Ambiguity Machines
Page 5
“Can you do this, Guruji? Will you teach me?”
Maitreya laughed.
“It is not so easily done. It takes the discipline of years. You will have to set down your traveling staff, my son, and study like Vishnumitra here. I myself have only touched the edge of that perceptive state. This knowledge is very arcane; I have found one version of it in a Tibetan text that I found by chance. But here too the greater truth is hinted at and concealed in a morass of lesser truths. This is the language of the twilight, as they say. It takes a lifetime to interpret these hints and intimations.”
“Teach me, then, Guruji! For you I lay down my staff. You will find your pupil unused to instruction and too full of questions and impatience, but he will be grateful to be schooled . . .”
What Vishnumitra realized was that his father was in fact pleased. Later he wondered if Upamanyu had reminded his father of his own youth. Upamanyu’s habit of asking questions as though he were issuing a challenge in a duel instigated in Maitreya delight instead of anger, and in fact Vishnumitra spent the next few days hating their guest, thinking himself less loved, a boring, overly obedient, dull sluggard of a student. But it all changed when Upamanyu asked Vishnumitra if he would help him achieve a better hand—his writing was atrocious. After that they went for walks in the forest, swam in the river, and engaged the village youth in games like kho and stick-fighting. Upamanyu revealed himself to be skilled with stick and sword, prideful and quick to temper, but just as easily recovering his good nature. In the forest one day Upamanyu brushed his hand across a chameli bush. Its white, scented flowers were like stars.

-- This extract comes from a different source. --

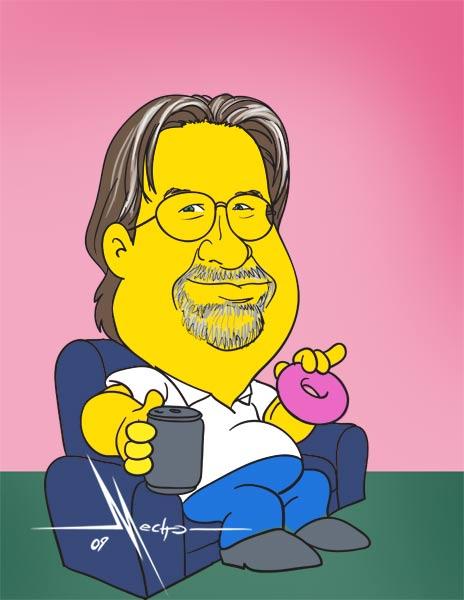 Matt Groening by Mecho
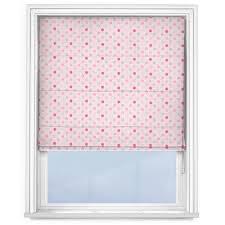Roman Blinds Pattern Best 25 Pink Roman Blinds Ideas On Pinterest Blinds Pink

“Do you think plants have prana too, Vishnu?”
Vishnumitra thought, with a little surge of triumph: so you don’t know everything, my friend!
Aloud he said:
“They do. My father has not yet taught you about cosmic prana. The prana that is in us flows into us and out again, and into and out of other things also. I don’t quite understand it myself. But once, during meditation, he achieved the deepest state of prana perception—just for a few seconds—and he told me later it was like rivers of light falling out of the sky, flowing in and out of everything. Like the delta of a river, small streams coming together and then flowing apart . . .”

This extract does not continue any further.